> **What the exercise asks**: Look for the word "randomly" in the entries and copy every line where it shows up.
▶
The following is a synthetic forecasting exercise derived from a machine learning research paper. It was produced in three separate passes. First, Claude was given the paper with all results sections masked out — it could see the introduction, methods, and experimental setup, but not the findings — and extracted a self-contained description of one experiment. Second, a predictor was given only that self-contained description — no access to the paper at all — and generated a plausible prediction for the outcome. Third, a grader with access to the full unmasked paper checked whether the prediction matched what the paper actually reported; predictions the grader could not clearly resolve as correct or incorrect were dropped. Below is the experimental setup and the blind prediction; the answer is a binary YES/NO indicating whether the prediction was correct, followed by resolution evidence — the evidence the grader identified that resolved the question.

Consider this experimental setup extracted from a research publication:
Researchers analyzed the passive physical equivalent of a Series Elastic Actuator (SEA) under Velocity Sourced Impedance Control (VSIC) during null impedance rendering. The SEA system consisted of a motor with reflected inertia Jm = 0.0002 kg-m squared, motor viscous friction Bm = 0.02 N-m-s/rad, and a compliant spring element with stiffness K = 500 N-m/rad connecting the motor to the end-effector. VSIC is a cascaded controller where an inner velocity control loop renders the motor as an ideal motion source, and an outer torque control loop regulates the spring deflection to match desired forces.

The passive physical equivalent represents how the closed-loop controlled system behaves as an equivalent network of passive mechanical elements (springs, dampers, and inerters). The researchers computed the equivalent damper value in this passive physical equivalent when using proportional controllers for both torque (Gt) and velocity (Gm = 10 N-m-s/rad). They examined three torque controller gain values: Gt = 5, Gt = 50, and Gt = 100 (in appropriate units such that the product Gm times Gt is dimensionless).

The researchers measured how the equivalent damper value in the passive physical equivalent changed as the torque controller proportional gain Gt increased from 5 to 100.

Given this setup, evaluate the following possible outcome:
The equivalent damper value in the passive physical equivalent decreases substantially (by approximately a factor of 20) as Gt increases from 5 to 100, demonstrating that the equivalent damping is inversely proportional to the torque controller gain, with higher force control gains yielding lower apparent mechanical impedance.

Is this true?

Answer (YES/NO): YES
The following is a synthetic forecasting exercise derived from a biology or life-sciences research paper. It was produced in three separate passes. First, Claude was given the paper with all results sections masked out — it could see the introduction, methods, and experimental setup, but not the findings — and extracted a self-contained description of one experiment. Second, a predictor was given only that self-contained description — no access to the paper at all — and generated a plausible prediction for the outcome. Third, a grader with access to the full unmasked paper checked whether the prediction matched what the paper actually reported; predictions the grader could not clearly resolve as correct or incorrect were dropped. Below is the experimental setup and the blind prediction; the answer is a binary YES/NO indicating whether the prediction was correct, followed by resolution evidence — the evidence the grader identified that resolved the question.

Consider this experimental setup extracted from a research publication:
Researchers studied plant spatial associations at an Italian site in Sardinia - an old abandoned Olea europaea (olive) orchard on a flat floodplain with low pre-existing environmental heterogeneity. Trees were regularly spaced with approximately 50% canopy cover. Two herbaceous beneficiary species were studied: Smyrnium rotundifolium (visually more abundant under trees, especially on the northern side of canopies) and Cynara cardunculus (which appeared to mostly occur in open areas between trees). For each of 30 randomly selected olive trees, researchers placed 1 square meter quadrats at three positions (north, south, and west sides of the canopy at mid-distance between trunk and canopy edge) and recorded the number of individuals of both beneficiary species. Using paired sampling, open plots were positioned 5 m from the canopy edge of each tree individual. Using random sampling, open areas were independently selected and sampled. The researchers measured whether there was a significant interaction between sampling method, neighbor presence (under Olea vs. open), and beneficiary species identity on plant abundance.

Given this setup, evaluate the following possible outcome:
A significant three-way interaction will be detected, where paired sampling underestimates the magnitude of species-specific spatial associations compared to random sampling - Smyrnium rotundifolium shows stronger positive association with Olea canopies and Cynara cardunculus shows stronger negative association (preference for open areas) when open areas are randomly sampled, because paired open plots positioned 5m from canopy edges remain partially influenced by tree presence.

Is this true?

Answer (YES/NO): NO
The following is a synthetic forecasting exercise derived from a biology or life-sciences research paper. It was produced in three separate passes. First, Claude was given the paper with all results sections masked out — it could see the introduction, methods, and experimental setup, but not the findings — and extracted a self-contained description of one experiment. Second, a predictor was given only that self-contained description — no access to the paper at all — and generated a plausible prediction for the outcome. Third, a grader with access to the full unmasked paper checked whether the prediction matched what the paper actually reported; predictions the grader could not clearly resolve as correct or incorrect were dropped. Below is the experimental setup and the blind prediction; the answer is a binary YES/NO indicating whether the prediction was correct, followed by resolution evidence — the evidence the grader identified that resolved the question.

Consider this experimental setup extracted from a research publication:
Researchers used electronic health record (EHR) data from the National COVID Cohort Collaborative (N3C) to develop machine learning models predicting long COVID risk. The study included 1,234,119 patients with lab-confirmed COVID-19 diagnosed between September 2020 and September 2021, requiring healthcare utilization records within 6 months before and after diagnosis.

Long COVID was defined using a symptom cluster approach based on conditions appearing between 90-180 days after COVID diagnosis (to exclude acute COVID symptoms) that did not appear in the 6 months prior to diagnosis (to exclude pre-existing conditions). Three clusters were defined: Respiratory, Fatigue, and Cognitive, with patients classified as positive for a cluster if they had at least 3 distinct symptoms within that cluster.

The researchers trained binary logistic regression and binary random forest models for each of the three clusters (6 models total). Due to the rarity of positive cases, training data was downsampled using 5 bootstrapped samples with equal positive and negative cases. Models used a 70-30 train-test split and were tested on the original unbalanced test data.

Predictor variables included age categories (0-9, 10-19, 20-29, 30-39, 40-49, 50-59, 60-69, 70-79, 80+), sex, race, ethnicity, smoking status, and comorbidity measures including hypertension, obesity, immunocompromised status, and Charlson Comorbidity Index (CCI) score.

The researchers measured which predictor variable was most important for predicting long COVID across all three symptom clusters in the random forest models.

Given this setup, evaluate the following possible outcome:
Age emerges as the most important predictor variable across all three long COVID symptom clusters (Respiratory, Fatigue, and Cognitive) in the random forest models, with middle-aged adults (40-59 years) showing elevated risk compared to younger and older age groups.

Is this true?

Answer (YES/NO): NO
◀
> **Answer to this task**:
Researchers studied plant spatial associations at an Italian site in Sardinia - an old abandoned Olea europaea (olive) orchard on a flat floodplain with low pre-existing environmental heterogeneity. Trees were regularly spaced with approximately 50% canopy cover. Two herbaceous beneficiary species were studied: Smyrnium rotundifolium (visually more abundant under trees, especially on the northern side of canopies) and Cynara cardunculus (which appeared to mostly occur in open areas between trees). For each of 30 randomly selected olive trees, researchers placed 1 square meter quadrats at three positions (north, south, and west sides of the canopy at mid-distance between trunk and canopy edge) and recorded the number of individuals of both beneficiary species. Using paired sampling, open plots were positioned 5 m from the canopy edge of each tree individual. Using random sampling, open areas were independently selected and sampled. The researchers measured whether there was a significant interaction between sampling method, neighbor presence (under Olea vs. open), and beneficiary species identity on plant abundance.
A significant three-way interaction will be detected, where paired sampling underestimates the magnitude of species-specific spatial associations compared to random sampling - Smyrnium rotundifolium shows stronger positive association with Olea canopies and Cynara cardunculus shows stronger negative association (preference for open areas) when open areas are randomly sampled, because paired open plots positioned 5m from canopy edges remain partially influenced by tree presence.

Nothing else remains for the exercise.